Updated by Chris Buechler over 11 years ago
- Project changed from pfSense to pfSense Packages
probably more of a feature request, will leave as is for future examination in this context
Updated by Peter O over 11 years ago
I just found out that the interface on fw1 had an ip of 172.20.20.0/24. Don't know how that managed to get through the input validation...
Changed it to 172.20.20.2/24 but can't apply just yet because it will drop all current tcp connections for a few seconds. I'll try whether this solves it asap and report back.

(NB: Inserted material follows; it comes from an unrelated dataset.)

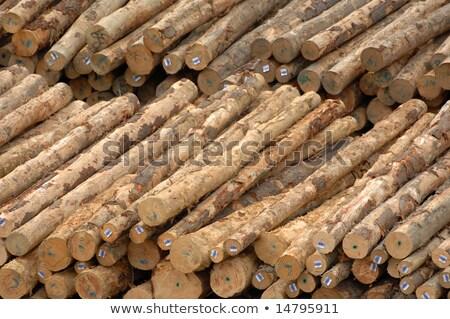 Hout molen boom industrie werken Stockfoto © Sportlibrary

Updated by Peter O over 11 years ago
When applying settings, I get the folowing error:
Apr 2 12:38:49 kernel: opt3_vip19: BACKUP -> MASTER (preempting a slower master) Apr 2 12:38:49 kernel: opt3_vip2: link state changed to UP Apr 2 12:38:49 kernel: opt3_vip2: BACKUP -> MASTER (preempting a slower master) Apr 2 12:38:49 php: /interfaces.php: Configuring CARP settings finalize... Apr 2 12:38:49 php: /interfaces.php: pfsync done in 0 seconds. Apr 2 12:38:49 php: /interfaces.php: waiting for pfsync... Apr 2 12:38:48 kernel: opt3_vip19: link state changed to DOWN Apr 2 12:38:48 kernel: opt3_vip19: INIT -> BACKUP Apr 2 12:38:48 kernel: opt3_vip19: link state changed to DOWN Apr 2 12:38:48 kernel: opt3_vip2: link state changed to DOWN Apr 2 12:38:48 kernel: opt3_vip2: INIT -> BACKUP Apr 2 12:38:48 kernel: opt3_vip2: link state changed to DOWN Apr 2 12:38:48 php: /interfaces.php: The command '/sbin/ifconfig 'em0_vlan2020' inet '172.22.6.2'/'24' alias' returned exit code '1', the output was 'ifconfig: ioctl (SIOCAIFADDR): File exists'
(Read from bottom to top) The servers in the 172.22.6.0/24 range were unreachable after that so I changed the IP back to 172.20.20.0/24. Weird enough, now the servers on 172.22.6.0/24 are reachable again... Should I remove the VIP's, change the interface IP and add the VIP's again?